[Records for this task — start]

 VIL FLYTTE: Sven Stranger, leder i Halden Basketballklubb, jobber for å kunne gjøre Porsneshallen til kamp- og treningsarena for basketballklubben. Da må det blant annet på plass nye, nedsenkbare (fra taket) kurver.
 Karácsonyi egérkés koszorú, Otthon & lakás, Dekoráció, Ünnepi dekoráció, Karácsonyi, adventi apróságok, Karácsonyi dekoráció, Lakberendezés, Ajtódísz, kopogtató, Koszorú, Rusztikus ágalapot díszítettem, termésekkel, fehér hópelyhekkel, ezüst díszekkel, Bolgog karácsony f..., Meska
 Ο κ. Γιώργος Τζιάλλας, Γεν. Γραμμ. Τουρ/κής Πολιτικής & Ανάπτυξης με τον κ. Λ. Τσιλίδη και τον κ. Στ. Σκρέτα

[Records for this task — finish]
[Records for this task — start]

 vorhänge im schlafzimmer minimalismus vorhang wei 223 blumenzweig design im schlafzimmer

[Records for this task — finish]

Task brief = Copy verbatim, from the listing above, each line from the one containing "Karácsonyi egérkés koszorú, Otthon" down to the one containing "Ο κ. Γιώργος", inclusive.

Output of the exercise =
 Karácsonyi egérkés koszorú, Otthon & lakás, Dekoráció, Ünnepi dekoráció, Karácsonyi, adventi apróságok, Karácsonyi dekoráció, Lakberendezés, Ajtódísz, kopogtató, Koszorú, Rusztikus ágalapot díszítettem, termésekkel, fehér hópelyhekkel, ezüst díszekkel, Bolgog karácsony f..., Meska
 Ο κ. Γιώργος Τζιάλλας, Γεν. Γραμμ. Τουρ/κής Πολιτικής & Ανάπτυξης με τον κ. Λ. Τσιλίδη και τον κ. Στ. Σκρέτα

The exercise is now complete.